I’ve written extensively (see, e.g., here and here) on the descriptiveness hurdles faced by owners of eco-marks containing terms such as “CLEAN”, “GREEN” and ”ECO”, including this author and his blog service mark (see, e.g., here and here).
A recent decision by a federal court in Hawaii provides a window into the fate of a hopelessly merely descriptive mark – ECODIESEL for diesel fuel made from used oil.
Unitek Solvent Services (Unitek) is a Hawaii-based corporation that focuses on recycling, reclamation, and re-use of used oil. When Unitek began looking into ways to convert used oil into reusable fuel, its president decided on the term ECODIESEL to brand its processed diesel fuel.

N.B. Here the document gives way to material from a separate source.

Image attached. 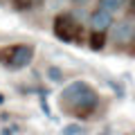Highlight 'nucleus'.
I'll list each match as a JSON object with an SVG mask.
<instances>
[{"label":"nucleus","instance_id":"nucleus-4","mask_svg":"<svg viewBox=\"0 0 135 135\" xmlns=\"http://www.w3.org/2000/svg\"><path fill=\"white\" fill-rule=\"evenodd\" d=\"M113 43H115L117 50H124L133 45L135 38V23H133V16H126L124 20H117L113 23Z\"/></svg>","mask_w":135,"mask_h":135},{"label":"nucleus","instance_id":"nucleus-5","mask_svg":"<svg viewBox=\"0 0 135 135\" xmlns=\"http://www.w3.org/2000/svg\"><path fill=\"white\" fill-rule=\"evenodd\" d=\"M90 29H92V34H106L108 29L113 27V16L108 14V11H101V9H95L90 14Z\"/></svg>","mask_w":135,"mask_h":135},{"label":"nucleus","instance_id":"nucleus-12","mask_svg":"<svg viewBox=\"0 0 135 135\" xmlns=\"http://www.w3.org/2000/svg\"><path fill=\"white\" fill-rule=\"evenodd\" d=\"M0 135H14V133H9V128H2V133Z\"/></svg>","mask_w":135,"mask_h":135},{"label":"nucleus","instance_id":"nucleus-8","mask_svg":"<svg viewBox=\"0 0 135 135\" xmlns=\"http://www.w3.org/2000/svg\"><path fill=\"white\" fill-rule=\"evenodd\" d=\"M47 77H50V81L59 83V81H63V70L59 65H50L47 68Z\"/></svg>","mask_w":135,"mask_h":135},{"label":"nucleus","instance_id":"nucleus-6","mask_svg":"<svg viewBox=\"0 0 135 135\" xmlns=\"http://www.w3.org/2000/svg\"><path fill=\"white\" fill-rule=\"evenodd\" d=\"M128 0H97V7L95 9H101V11H108V14H117L122 7L126 5Z\"/></svg>","mask_w":135,"mask_h":135},{"label":"nucleus","instance_id":"nucleus-7","mask_svg":"<svg viewBox=\"0 0 135 135\" xmlns=\"http://www.w3.org/2000/svg\"><path fill=\"white\" fill-rule=\"evenodd\" d=\"M104 45H106V34H92L90 36V50L92 52L104 50Z\"/></svg>","mask_w":135,"mask_h":135},{"label":"nucleus","instance_id":"nucleus-10","mask_svg":"<svg viewBox=\"0 0 135 135\" xmlns=\"http://www.w3.org/2000/svg\"><path fill=\"white\" fill-rule=\"evenodd\" d=\"M38 2V0H14V5L18 7V9H29V7H34Z\"/></svg>","mask_w":135,"mask_h":135},{"label":"nucleus","instance_id":"nucleus-1","mask_svg":"<svg viewBox=\"0 0 135 135\" xmlns=\"http://www.w3.org/2000/svg\"><path fill=\"white\" fill-rule=\"evenodd\" d=\"M97 106H99V92L95 90L92 83L83 79L70 81L59 95V108L63 110V115L88 119L97 110Z\"/></svg>","mask_w":135,"mask_h":135},{"label":"nucleus","instance_id":"nucleus-2","mask_svg":"<svg viewBox=\"0 0 135 135\" xmlns=\"http://www.w3.org/2000/svg\"><path fill=\"white\" fill-rule=\"evenodd\" d=\"M34 45L32 43H20V45H5L0 47V63L7 70H25L34 61Z\"/></svg>","mask_w":135,"mask_h":135},{"label":"nucleus","instance_id":"nucleus-14","mask_svg":"<svg viewBox=\"0 0 135 135\" xmlns=\"http://www.w3.org/2000/svg\"><path fill=\"white\" fill-rule=\"evenodd\" d=\"M74 2H86V0H74Z\"/></svg>","mask_w":135,"mask_h":135},{"label":"nucleus","instance_id":"nucleus-11","mask_svg":"<svg viewBox=\"0 0 135 135\" xmlns=\"http://www.w3.org/2000/svg\"><path fill=\"white\" fill-rule=\"evenodd\" d=\"M41 108H43L45 115H50V106H47V101H45V92H41Z\"/></svg>","mask_w":135,"mask_h":135},{"label":"nucleus","instance_id":"nucleus-13","mask_svg":"<svg viewBox=\"0 0 135 135\" xmlns=\"http://www.w3.org/2000/svg\"><path fill=\"white\" fill-rule=\"evenodd\" d=\"M0 104H5V95L2 92H0Z\"/></svg>","mask_w":135,"mask_h":135},{"label":"nucleus","instance_id":"nucleus-9","mask_svg":"<svg viewBox=\"0 0 135 135\" xmlns=\"http://www.w3.org/2000/svg\"><path fill=\"white\" fill-rule=\"evenodd\" d=\"M79 131H81V126H79V124H68V126H63V128H61V135H77Z\"/></svg>","mask_w":135,"mask_h":135},{"label":"nucleus","instance_id":"nucleus-3","mask_svg":"<svg viewBox=\"0 0 135 135\" xmlns=\"http://www.w3.org/2000/svg\"><path fill=\"white\" fill-rule=\"evenodd\" d=\"M52 32L59 41L63 43H81L83 41V25L74 18L70 11H63L54 18L52 23Z\"/></svg>","mask_w":135,"mask_h":135}]
</instances>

In late 2005, Unitek filed a federal trademark application for the ECODIESEL mark. The application was registered on the Supplemental Register as U.S. Trademark Registration No. 3,166,981 for “diesel fuel” and fuel for motor vehicles, namely diesel.”
By contrast with the Principal Register, the Supplemental Register offers lesser protections but also has lower standards for registrability, including permitting registration of merely descriptive marks.
A mark that is merely descriptive of the goods or services it is being used to market or sell is not registrable on the Principal Register without demonstrating secondary meaning, i.e., that consumers have come to associate the mark with the source of the goods or services.
After Chrysler began marketing some of its vehicles with optional diesel engines under a stylized ECODIESEL design (see above), Unitek sued Chrysler in federal court in Hawaii and moved for a preliminary injunction.
In a recent decision, the court denied the motion and held that Unitek’s ECODIESEL mark is merely descriptive and has not acquired secondary meaning.
The mark is descriptive, the court held, because it requires no mental leap to determine what goods the mark refers to and instead immediately conveys to the consumer those goods:
The Court holds that no mental leap is required in order to conclude that ECODIESEL is a reference to a diesel fuel product that is more ecological than normal diesel fuel. Unitek concedes that one well-accepted meaning of “eco” is “environmental friendliness,” and does not argue that the term “diesel” in ECODIESEL is anything other than a generic reference to diesel fuel. Combining the terms, no imagination is required to discern that this term references ecologically-conscious diesel…not even a mental hop is necessary to link ECODIESEL with Unitek’s fuel product…Thus, the ECODIESEL mark is descriptive.
On acquired distinctiveness, or secondary meaning, Unitek provided evidence that it sells all of the ECODIESEL fuel it produces. The problem was that all the fuel is sold to just one customer, and that cannot constitute enough consumer recognition to demonstrate secondary meaning:
this uncontroverted evidence actually hurts Plaintiff’s case more than it helps because it is undisputed that Unitek sells all of its ECODIESEL fuel to a single customer, Grace Pacific. This evidence weighs against a determination of secondary meaning because it illustrates the very limited number of customers who have actually ever purchased Unitek’s fuel product and who may have come to associate ECODIESEL with Unitek. Although Grace Pacific may associate ECODIESEL with Unitek, this is insufficient to establish that a signficant segment of the relevant public would make the same association.
Absent secondary meaning, the ECODIESEL mark was merely descriptive and not entitled to protection. The court, therefore, denied Unitek’s motion for a preliminary injunction.